В ноябре 1942 года, однажды вечером в пятницу, Лофтис совершил два поступка, которые обещал себе не делать. Одним из них было то, что он напился. Знай он, что на другой день ему придется поехать в Шарлотсвилл, он, возможно, воздержался бы, хотя даже и в таком случае, как он позже признал, это едва ли произошло бы. Похмелье, от которого он последние несколько лет все больше и больше страдал, при пробуждении туманило его мозг. В такие, как этот, дни — а так бывало почти ежедневно — любой окружавший его предмет (колодки для сохранения формы обуви, ручки на плите, его нагоняющая страх бритва), казалось, испускал настойчивые, неистовые сигналы и звуки, дававшие понять, что он вовсе не существует, он просто неодушевленный предмет, равнодушно ублажающий свой привередливый желудок, а эти хитроумные новинки техники из металла и резины живут процветающей шумной жизнью и могут растревожить человека, доведя до одурения. В пятьдесят лет он не без паники обнаруживал, что вся его жизнь прошла в похмелье, в сомнительных удовольствиях, за которые он платил тупым неутихающим чувством вины. Знай он, что он алкоголик, все было бы яснее, потому что он где-то читал, что алкоголизм — это болезнь, но он уверял себя, что он не алкоголик, а только человек, потакающий своим желаниям, и что его болезнь — если таковая имеется — гнездится в темных закоулках его души, где решения принимаются не благодаря разуму, а рационально, и где тонкое, как мембрана, самолюбие всегда мешает его благим побуждениям перерасти в удачные действия.

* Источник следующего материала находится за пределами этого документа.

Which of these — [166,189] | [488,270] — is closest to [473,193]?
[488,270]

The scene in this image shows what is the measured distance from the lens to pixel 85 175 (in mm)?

Там же, словно рана, всегда наличествовало сознание, что брак его не удался. Трезвый или пьяный, он обычно умудрялся держать это сознание в глубине, а не на переднем плане своего мозга, — только в полусмерти похмелья, когда рот его превращался в волдырь, а голова была набита мохером и внутренности становились неспокойной пульпой, это сознание прорывалось и проникало в него, и парализовало его тем, что казалось злокозненным трюком, болезнью души, тайной неприятностью. В такие минуты ему ничто не могло помочь, даже тройная доза снотворного, — ему оставалось лишь ждать, чтобы солнечный свет или ветер постепенно развеял его невзгоды, а мозг — как медленно расширяющийся зрачок — наполнился приятными мыслями об обычных радостях, обычных утешениях — например, о Долли или, чаще, о Пейтон.